If you go through the source code, you will notice that the region cropping happens after a full display capture. That might seem sub-optimal but testing has revealed that copying a region of the GPU D3D11Texture2D to the destination CPU D3D11Texture2D using CopySubresourceRegion is only faster when the region is very small. In fact, it doesn't take long for larger regions to actually start becoming slower than the full display capture using this method. To make things worse, it adds a lot of complexity by having the surface pitch not match the buffer size and treating rotated displays differently. It was therefore decided that it made more sense to stick to CopyResource in all cases and crop after the fact.
Usage
Create a D3DShot instance
import d3dshot
d = d3dshot.create()
create accepts 2 optional kwargs:
capture_output: Which capture output to use.
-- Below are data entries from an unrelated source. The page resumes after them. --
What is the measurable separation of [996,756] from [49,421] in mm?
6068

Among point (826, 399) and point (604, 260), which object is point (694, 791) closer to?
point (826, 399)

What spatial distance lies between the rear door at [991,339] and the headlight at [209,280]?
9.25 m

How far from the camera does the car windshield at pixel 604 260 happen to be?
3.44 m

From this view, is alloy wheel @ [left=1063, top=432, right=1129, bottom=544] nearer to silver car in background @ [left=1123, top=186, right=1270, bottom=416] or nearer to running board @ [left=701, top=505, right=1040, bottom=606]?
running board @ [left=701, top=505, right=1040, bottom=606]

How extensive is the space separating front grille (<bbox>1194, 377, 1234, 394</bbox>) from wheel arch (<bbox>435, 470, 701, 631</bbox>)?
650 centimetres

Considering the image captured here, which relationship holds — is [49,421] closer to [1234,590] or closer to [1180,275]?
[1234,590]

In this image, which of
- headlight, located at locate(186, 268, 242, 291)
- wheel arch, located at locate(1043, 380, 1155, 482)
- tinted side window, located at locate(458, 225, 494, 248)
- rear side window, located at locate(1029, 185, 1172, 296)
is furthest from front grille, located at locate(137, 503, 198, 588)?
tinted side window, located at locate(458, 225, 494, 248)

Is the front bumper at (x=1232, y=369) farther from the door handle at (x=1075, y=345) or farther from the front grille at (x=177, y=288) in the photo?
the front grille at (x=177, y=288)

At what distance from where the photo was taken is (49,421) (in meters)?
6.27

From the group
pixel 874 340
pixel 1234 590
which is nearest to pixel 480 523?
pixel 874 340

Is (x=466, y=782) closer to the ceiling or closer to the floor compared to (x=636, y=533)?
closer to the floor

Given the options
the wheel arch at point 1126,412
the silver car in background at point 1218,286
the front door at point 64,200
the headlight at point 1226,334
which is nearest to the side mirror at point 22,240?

See the Capture Outputs section under Conceptsframe_buffer_size: The maximum size the frame buffer can grow to. See the Frame Buffer section under Concepts
Do NOT import the D3DShot class directly and attempt to initialize it yourself! The create helper function initializes and validates a bunch of things for you behind the scenes.
Once you have a D3DShot instance in scope, we can start doing stuff with it!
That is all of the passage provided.